Energy Capital Partners was also featured in the report and received a “C” rating. In May 2024, the firm closed its most recent flagship fund, ECP V, valued at $6.7 billion. ECP V targeted investments in the energy transition. Despite this, the firm ranked seventh in the University of Massachusetts, Amherst, Political Economy Research Institute’s 2023 Greenhouse 100 Polluters Index

Blackstone also received a “C” rating in Private Equity Stakeholder Project’s latest scorecard, which came just two months after the release of an August 2024 report from the group detailing private equity’s acquisition of agencies that provide outsourced labor for energy companies. 

Specifically, the Private Equity Stakeholder Project’s August 2024 report focuses on Blackstone’s acquisition of Tradesmen International in January 2017.

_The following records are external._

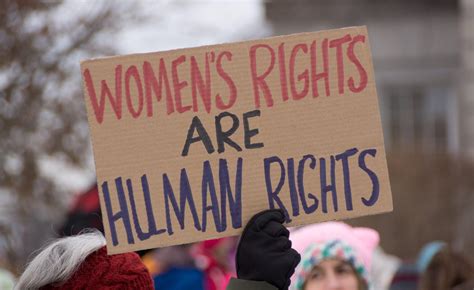 women s rights offer best solution to world s woes david suzuki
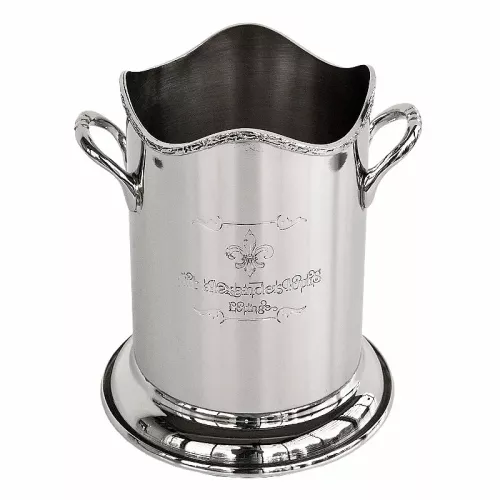 Weinflaschenhalter 16x16x18cm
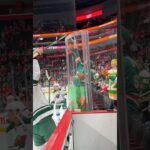 Easter Candy ➡️ Hockey Stick! #minnesotawild #nhl #hockey #fyp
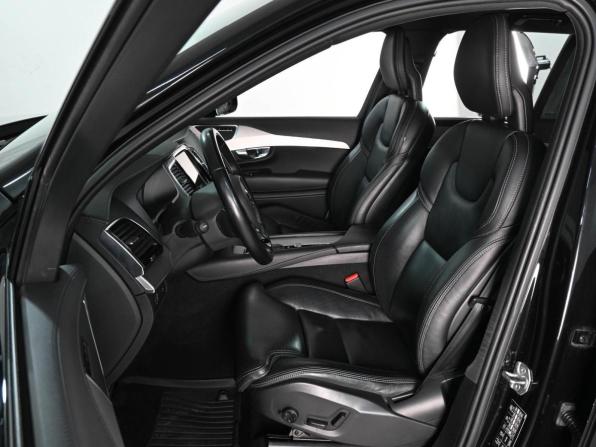Volvo XC90 II Рестайлинг 1 с пробегом 2021 года, цена 4 935 000 рублей, 106360 км, внедорожник, Автокод Объявления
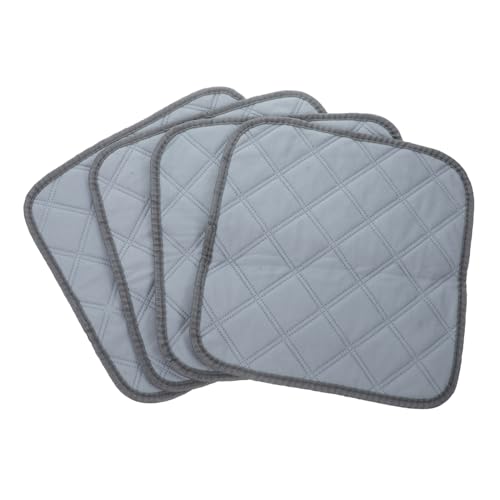 FOMIYES 4 Pack Von Bettwäsche Liner Saugfähigen Hamster Bettwäsche Wiederverwendbare Bunny Liner Für Versorgung FOMIYES 4 Pack Von Bettwäsche Liner Saugfähigen Hamster Bettwäsche Wiederverwendbare Bunny Liner Für Versorgung von FOMIYES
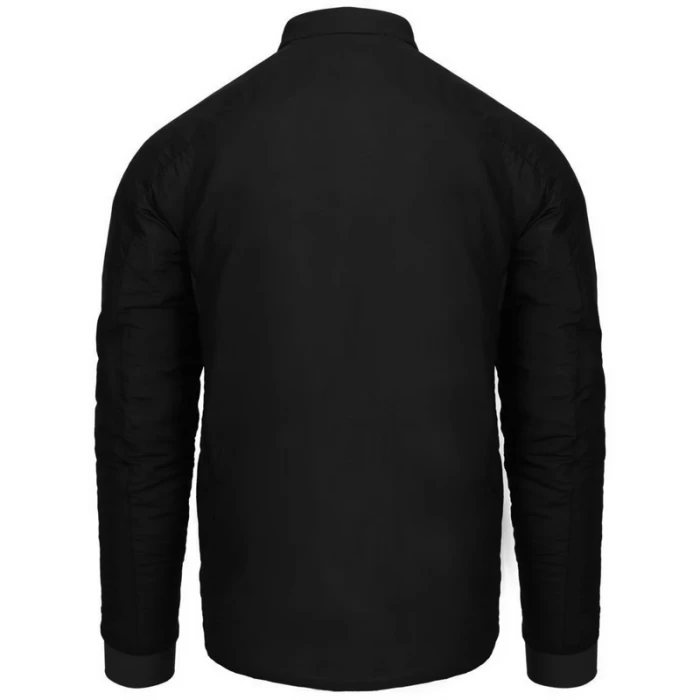 Куртка Helikon Wolfhound Climashield Apex - Black Куртка Helikon Wolfhound Climashield Apex - Black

Although Blackstone no longer owns the company, Tradesmen International has incurred at least fifteen citations from the Occupational Safety and Health Administration (OSHA) since January 2017. The company also faces allegations of anti-union conduct, unfair labor practice charges filed with the National Labor Relations Board (NLRB) show. 

According to a spokesperson for Blackstone, Tradesmen International “took its commitment to safety and compliance incredibly seriously” under Blackstone’s ownership, establishing a dedicated safety department and offering OSHA training for all employees.

“We have long encouraged our portfolio companies to adopt and maintain strong workforce management principles,” the spokesperson tells The Progressive, adding that the firm has also formalized a set of workforce principles to guide its efforts. 


The Private Equity Stakeholder Project’s August 2024 report also highlights the acquisition of SOLV Energy—a North American renewable energy solutions provider—by the private equity firm American Securities in December 2021. The company subcontracts with Aerotek, a temporary staffing agency employing thousands of workers across North America. 

Since the acquisition, SOLV has been embroiled in controversy. 

Not only has the company been accused of recruiting out-of-state workers and paying them substantially lower wages for a solar farm project in Indiana, but it has faced scrutiny from the NLRB for allegedly retaliating against workers attempting to organize. The company has also been hit with at least four OSHA citations, one of which was concerned with the death of a twenty-three-year-old worker in California last year. 

“Our mission is to make a positive difference wherever we go through projects that generate good energy for people and the planet,” a SOLV spokesperson tells The Progressive. “We are proud of the ongoing advancements we’ve made to enhance our . . . safety policies.” 

American Securities declined to comment for this article. 

Together, these reports reveal the inherent risks of private equity’s involvement in the global energy transition. Pension funds like the California Public Employees’ Retirement System and the New York City Retirement Systems have taken meaningful steps toward protecting workers and the planet, but the risks associated with their colossal allocations to private equity present an opportunity for civil society groups to ramp up public pressure on investors. 

Some organizations have expanded the focus of their protests to call out private equity and its investors for contributing to the climate crisis as banks and publicly traded fossil fuel companies shed dirty assets, which are often gobbled up by these  firms. In many cases, this results in a dangerous game of hot potato where the firms themselves opt to offload dirty assets after five years or so, rather than retire or decarbonize them. 

As The Progressive reported last year, the disclosure of emissions by private investment firms is voluntary, resulting in incomplete and selective disclosures.

“We also asked the firms to provide emissions data,” Mendoza says. “None of them did so, but that’s the goal at the end of the day—for them to do that work themselves. But in the meantime, we’ll keep doing it.”